_REQUIRED WORK_
Reproduce the material word for word, starting at the line containing "In the picture" and ending at the line containing "3.17 metres", with both of those lines included.
* begin *
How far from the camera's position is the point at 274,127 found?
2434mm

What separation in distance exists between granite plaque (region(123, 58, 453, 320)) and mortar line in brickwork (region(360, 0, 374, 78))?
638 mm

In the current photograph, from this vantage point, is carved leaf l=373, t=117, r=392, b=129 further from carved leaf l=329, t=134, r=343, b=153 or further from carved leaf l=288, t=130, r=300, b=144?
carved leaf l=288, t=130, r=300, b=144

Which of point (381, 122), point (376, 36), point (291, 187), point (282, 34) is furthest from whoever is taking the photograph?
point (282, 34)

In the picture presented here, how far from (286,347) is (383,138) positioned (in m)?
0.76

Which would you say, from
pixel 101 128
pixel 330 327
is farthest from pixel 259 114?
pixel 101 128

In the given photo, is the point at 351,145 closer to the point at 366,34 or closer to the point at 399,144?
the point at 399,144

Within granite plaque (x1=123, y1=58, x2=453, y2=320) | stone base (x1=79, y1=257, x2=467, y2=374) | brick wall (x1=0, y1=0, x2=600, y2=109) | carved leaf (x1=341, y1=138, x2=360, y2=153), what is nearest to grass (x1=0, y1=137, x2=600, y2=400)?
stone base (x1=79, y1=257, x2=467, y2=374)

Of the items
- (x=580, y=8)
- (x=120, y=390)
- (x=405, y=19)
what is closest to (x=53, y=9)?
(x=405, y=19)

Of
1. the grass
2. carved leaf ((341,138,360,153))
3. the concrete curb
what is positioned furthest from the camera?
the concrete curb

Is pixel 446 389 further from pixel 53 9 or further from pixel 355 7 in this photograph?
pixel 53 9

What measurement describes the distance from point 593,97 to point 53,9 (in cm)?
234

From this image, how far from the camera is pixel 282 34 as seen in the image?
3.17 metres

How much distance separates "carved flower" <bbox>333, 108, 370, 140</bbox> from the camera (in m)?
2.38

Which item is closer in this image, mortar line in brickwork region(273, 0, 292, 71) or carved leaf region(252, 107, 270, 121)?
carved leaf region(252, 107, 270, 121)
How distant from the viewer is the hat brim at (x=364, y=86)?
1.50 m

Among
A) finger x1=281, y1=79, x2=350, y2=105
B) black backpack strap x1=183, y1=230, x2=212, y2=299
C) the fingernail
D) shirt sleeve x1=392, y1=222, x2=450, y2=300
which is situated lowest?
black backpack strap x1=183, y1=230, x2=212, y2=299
* end *
_TASK OUTPUT_
In the picture presented here, how far from (286,347) is (383,138) positioned (in m)?
0.76

Which would you say, from
pixel 101 128
pixel 330 327
is farthest from pixel 259 114?
pixel 101 128

In the given photo, is the point at 351,145 closer to the point at 366,34 or closer to the point at 399,144?
the point at 399,144

Within granite plaque (x1=123, y1=58, x2=453, y2=320) | stone base (x1=79, y1=257, x2=467, y2=374) | brick wall (x1=0, y1=0, x2=600, y2=109) | carved leaf (x1=341, y1=138, x2=360, y2=153), what is nearest to grass (x1=0, y1=137, x2=600, y2=400)?
stone base (x1=79, y1=257, x2=467, y2=374)

Of the items
- (x=580, y=8)
- (x=120, y=390)
- (x=405, y=19)
what is closest to (x=53, y=9)?
(x=405, y=19)

Of
1. the grass
2. carved leaf ((341,138,360,153))
3. the concrete curb
what is positioned furthest from the camera?
the concrete curb

Is pixel 446 389 further from pixel 53 9 or further from pixel 355 7 in this photograph?
pixel 53 9

What measurement describes the distance from point 593,97 to point 53,9 (in cm)?
234

From this image, how far from the camera is pixel 282 34 as seen in the image?
3.17 metres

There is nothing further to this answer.